- _Exercise details_
Please print the entries below exactly, from the line with "Low sun, and D, may increase leukemia risk" through the line with "Kalendarz 2020 RW01", including both of those lines and leaving out all others.

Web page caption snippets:
__________
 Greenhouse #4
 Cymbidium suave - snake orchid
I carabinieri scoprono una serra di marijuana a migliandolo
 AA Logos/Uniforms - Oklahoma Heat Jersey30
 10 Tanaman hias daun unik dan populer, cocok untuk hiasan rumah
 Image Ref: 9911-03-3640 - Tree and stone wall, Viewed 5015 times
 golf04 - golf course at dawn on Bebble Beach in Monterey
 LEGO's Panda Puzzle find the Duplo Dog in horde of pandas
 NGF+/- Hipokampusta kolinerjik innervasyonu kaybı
__________
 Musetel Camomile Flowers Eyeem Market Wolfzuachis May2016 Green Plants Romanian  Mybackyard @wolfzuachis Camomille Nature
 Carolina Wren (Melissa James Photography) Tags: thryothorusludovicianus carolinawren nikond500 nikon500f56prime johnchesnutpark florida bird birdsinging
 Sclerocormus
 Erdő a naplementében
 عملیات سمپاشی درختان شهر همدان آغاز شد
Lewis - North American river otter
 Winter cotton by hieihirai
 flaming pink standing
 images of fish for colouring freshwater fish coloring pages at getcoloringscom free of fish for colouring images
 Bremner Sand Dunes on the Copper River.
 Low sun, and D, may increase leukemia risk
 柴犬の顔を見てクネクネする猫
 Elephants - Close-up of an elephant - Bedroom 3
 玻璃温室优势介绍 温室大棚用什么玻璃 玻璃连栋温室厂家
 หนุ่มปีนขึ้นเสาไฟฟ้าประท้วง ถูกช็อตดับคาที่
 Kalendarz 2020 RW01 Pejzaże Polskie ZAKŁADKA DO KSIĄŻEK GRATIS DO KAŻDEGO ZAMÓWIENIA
__________
- _The answer_
 Low sun, and D, may increase leukemia risk
 柴犬の顔を見てクネクネする猫
 Elephants - Close-up of an elephant - Bedroom 3
 玻璃温室优势介绍 温室大棚用什么玻璃 玻璃连栋温室厂家
 หนุ่มปีนขึ้นเสาไฟฟ้าประท้วง ถูกช็อตดับคาที่
 Kalendarz 2020 RW01 Pejzaże Polskie ZAKŁADKA DO KSIĄŻEK GRATIS DO KAŻDEGO ZAMÓWIENIA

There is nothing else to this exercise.